1 2 3 4 5 | # pop %VAL
movq (%SP), %VAL
addq 8, %SP, %SP
# use popped value
putc %VAL
|
Looking at the memory you will see no difference. Only the register for the stack pointer changed. And this has the following meaning:
Pop a character and print it
Again the same pattern is applied to remove and print the next character from the stack:
1 2 3 4 5 | # pop %VAL
movq (%SP), %VAL
addq 8, %SP, %SP
# use popped value
putc %VAL
|
Again, the memory content is not affected but the stack pointer has changed
Pop a character and print it
I guess you see by now the effect of
1 2 3 4 5 | # pop %VAL
movq (%SP), %VAL
addq 8, %SP, %SP
# use popped value
putc %VAL
|
and how to interpret things you observe in the debugger:
Quiz 07 (About the stack)
This quiz consists of two exercise (see below) and you have to hand in 3 files. On theon do that with the command
submit hpc quiz07 understand_the_bug.s understand_the_bug.txt push_64.s
Your answers will not be evaluated automatically but you should get a confirmation email after your submit.

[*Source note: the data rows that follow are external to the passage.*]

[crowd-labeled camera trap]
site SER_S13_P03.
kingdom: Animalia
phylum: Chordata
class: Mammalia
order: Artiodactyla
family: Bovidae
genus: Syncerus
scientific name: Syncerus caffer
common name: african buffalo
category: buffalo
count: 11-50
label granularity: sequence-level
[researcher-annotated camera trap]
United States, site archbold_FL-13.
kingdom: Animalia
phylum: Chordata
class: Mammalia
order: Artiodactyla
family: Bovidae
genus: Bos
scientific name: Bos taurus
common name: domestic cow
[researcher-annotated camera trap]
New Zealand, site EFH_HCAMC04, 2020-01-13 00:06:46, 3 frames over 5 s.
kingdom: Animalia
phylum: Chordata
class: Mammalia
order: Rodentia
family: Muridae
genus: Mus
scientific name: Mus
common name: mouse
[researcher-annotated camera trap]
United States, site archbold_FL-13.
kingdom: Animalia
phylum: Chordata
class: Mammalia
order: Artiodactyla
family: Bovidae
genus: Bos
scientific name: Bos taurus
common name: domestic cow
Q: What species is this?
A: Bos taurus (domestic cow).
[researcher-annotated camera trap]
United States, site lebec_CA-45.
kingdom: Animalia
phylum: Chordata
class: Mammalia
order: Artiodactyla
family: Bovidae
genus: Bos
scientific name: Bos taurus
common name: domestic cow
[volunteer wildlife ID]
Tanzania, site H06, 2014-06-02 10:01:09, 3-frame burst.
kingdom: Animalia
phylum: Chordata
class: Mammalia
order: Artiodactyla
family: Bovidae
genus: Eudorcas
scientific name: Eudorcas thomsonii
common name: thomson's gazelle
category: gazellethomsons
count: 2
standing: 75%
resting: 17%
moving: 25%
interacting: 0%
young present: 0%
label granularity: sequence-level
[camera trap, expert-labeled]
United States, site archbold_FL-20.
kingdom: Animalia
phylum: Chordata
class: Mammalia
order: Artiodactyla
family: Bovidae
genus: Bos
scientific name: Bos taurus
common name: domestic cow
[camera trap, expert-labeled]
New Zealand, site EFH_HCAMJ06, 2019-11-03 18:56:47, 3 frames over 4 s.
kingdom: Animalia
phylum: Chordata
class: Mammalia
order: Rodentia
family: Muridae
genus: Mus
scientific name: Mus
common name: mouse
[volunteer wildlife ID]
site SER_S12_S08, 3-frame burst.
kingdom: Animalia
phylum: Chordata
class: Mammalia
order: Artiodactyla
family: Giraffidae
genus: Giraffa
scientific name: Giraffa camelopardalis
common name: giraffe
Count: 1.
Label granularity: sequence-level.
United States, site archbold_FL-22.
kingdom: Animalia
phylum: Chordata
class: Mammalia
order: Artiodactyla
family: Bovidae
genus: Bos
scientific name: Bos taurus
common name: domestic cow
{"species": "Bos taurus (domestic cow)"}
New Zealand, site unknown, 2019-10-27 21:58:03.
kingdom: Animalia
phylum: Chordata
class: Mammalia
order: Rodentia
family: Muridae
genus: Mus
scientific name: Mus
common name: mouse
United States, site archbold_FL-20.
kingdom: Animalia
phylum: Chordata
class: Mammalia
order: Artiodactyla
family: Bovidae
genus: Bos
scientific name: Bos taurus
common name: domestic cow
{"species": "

Exercise: understand_the_bug.s and understand_the_bug.txt
This is basically the program form above:
1 2 3 4 5 6 7 8 9 10 11 12 13 14 15 16 17 18 19 20 21 22 23 24 25 26 27 28 29 30 31 32 33 34 35 36 37 38 39 40 41 42 43 44 45 46 47 48 49 50 51 52 53 54 55 56 57 58 59 60 | .equ SP, 2
.equ VAL, 68 # just for convenience
.text
/*
initialize stack
*/
ldzwq 0, %SP
/*
push 'A", push 'B', push 'C'
*/
# load value in %VAL
ldzwq 'A', %VAL
# push %VAL
subq 8, %SP, %SP
movq %VAL, (%SP)
# load value in %VAL
ldzwq 'B', %VAL
# push %VAL
subq 8, %SP, %SP
movq %VAL, (%SP)
# load value in %VAL
ldzwq 'C', %VAL
# push %VAL
subq 8, %SP, %SP
movq %VAL, (%SP)
/*
pop and print value (3 times)
*/
# pop %VAL
movq (%SP), %VAL
addq 8, %SP, %SP
# use popped value
putc %VAL
# pop %VAL
movq (%SP), %VAL
addq 8, %SP, %SP
# use popped value
putc %VAL
# pop %VAL
movq (%SP), %VAL
addq 8, %SP, %SP
# use popped value
putc %VAL
/*
* TODO: Your bug here.
*/
putc '\n'
halt 0
|
With a small modification The program has a comment TODO: Your bug here. Remove that comment with and replace it with
1 2 3 4 5 | # pop %VAL
movq (%SP), %VAL
addq 8, %SP, %SP
# use popped value
putc %VAL
|
Don't change anything else. Now translate it and run the program. You should observe the following:
theon$ ulm understand_the_bug CBAD theon$
I think so far this exercise was simple ;-) So now comes the challenge:
-
Explain why this result could be predicted.
-
Modify at most to characters in this buggy program so that the program prints CBA! followed by a newline.
To be clear: don't fix the bug, play with the bug. We know that the problem is that more elements are removed than previously added to the stack. You will have the opportunity to fix many bugs in the future.
Exercise: push_64.s
Write a program that does the following (in that order):
-
push the literal 0xFFFFFFFFFFFFFFFF on the stack,
-
push the literal 0x1234567890123456 on the stack.
Hint: The purpose of the that is to “motivate” you to read about how in general a 64-bit address can be loaded into a register. Because in general
1 | ldzwq function_label, %CALL
|
is only working if the label refers to an address in the range from 0 to \(2^{16}-1\).